Reproduce the listing word for word, from its start down through the line containing "What is the 在籍児童数".

▶

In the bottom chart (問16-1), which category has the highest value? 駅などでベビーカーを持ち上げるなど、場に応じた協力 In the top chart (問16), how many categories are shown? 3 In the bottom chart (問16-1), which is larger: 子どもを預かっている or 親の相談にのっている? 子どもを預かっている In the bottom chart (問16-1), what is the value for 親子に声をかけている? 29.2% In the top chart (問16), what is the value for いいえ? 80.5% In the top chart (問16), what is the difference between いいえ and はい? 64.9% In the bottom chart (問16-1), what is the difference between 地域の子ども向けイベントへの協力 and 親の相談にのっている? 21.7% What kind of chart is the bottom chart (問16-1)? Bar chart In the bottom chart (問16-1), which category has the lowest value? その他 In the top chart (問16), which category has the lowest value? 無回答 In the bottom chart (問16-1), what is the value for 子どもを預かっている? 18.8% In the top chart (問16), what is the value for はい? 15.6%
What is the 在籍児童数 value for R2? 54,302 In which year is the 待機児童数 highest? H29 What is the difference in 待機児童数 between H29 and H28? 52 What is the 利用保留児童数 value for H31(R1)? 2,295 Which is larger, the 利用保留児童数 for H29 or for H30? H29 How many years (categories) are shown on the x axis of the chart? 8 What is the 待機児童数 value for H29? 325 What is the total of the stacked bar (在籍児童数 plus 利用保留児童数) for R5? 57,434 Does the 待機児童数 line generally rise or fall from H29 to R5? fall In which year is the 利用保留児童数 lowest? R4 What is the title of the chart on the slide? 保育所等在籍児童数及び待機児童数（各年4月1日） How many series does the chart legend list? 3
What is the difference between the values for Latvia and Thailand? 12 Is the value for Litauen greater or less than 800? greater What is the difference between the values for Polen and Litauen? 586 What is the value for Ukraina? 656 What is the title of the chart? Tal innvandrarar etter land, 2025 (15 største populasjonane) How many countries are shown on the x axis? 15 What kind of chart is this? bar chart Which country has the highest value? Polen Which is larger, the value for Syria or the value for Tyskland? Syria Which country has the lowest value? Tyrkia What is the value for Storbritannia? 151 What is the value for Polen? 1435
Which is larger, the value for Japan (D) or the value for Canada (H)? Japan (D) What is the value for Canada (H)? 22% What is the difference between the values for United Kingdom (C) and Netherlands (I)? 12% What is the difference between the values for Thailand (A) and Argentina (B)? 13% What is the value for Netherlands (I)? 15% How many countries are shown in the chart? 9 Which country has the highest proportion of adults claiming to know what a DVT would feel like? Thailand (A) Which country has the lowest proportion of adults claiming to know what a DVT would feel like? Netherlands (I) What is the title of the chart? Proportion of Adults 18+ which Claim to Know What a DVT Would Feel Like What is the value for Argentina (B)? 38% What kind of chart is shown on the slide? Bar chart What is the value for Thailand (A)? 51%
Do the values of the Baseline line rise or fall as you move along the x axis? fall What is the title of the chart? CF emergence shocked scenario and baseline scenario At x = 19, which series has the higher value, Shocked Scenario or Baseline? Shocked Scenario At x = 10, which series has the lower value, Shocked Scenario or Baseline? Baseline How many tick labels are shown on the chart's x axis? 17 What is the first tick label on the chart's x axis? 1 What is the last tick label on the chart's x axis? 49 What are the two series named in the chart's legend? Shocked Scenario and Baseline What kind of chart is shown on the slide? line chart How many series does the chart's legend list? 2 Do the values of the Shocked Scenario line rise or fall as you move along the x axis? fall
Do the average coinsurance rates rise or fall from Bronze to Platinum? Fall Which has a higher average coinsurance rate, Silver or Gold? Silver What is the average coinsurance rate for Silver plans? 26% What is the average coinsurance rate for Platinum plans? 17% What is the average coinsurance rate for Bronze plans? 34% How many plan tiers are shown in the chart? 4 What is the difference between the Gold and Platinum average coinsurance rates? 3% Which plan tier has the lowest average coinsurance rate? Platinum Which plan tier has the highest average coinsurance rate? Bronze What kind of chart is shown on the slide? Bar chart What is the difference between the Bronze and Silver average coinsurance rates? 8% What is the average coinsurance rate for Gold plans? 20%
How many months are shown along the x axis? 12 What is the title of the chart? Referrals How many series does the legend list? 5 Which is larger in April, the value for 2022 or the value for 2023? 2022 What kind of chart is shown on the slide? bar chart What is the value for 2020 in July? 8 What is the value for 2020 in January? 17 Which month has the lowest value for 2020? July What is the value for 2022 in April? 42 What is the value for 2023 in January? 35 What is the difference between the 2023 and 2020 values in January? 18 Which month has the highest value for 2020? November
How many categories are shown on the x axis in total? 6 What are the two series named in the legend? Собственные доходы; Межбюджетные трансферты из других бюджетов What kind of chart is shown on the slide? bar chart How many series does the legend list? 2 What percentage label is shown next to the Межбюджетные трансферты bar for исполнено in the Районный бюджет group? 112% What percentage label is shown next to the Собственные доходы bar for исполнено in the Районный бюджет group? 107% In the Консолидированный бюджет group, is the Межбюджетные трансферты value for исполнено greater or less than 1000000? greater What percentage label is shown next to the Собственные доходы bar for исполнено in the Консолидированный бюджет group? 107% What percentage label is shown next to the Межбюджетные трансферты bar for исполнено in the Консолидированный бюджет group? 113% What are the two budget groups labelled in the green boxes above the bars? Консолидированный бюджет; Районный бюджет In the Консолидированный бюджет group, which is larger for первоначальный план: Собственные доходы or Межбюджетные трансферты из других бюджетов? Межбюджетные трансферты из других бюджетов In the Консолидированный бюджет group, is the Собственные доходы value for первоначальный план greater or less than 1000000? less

◀

• **OUTPUT**
In the bottom chart (問16-1), which category has the highest value? 駅などでベビーカーを持ち上げるなど、場に応じた協力 In the top chart (問16), how many categories are shown? 3 In the bottom chart (問16-1), which is larger: 子どもを預かっている or 親の相談にのっている? 子どもを預かっている In the bottom chart (問16-1), what is the value for 親子に声をかけている? 29.2% In the top chart (問16), what is the value for いいえ? 80.5% In the top chart (問16), what is the difference between いいえ and はい? 64.9% In the bottom chart (問16-1), what is the difference between 地域の子ども向けイベントへの協力 and 親の相談にのっている? 21.7% What kind of chart is the bottom chart (問16-1)? Bar chart In the bottom chart (問16-1), which category has the lowest value? その他 In the top chart (問16), which category has the lowest value? 無回答 In the bottom chart (問16-1), what is the value for 子どもを預かっている? 18.8% In the top chart (問16), what is the value for はい? 15.6%
What is the 在籍児童数 value for R2? 54,302 In which year is the 待機児童数 highest? H29 What is the difference in 待機児童数 between H29 and H28? 52 What is the 利用保留児童数 value for H31(R1)? 2,295 Which is larger, the 利用保留児童数 for H29 or for H30? H29 How many years (categories) are shown on the x axis of the chart? 8 What is the 待機児童数 value for H29? 325 What is the total of the stacked bar (在籍児童数 plus 利用保留児童数) for R5? 57,434 Does the 待機児童数 line generally rise or fall from H29 to R5? fall In which year is the 利用保留児童数 lowest? R4 What is the title of the chart on the slide? 保育所等在籍児童数及び待機児童数（各年4月1日） How many series does the chart legend list? 3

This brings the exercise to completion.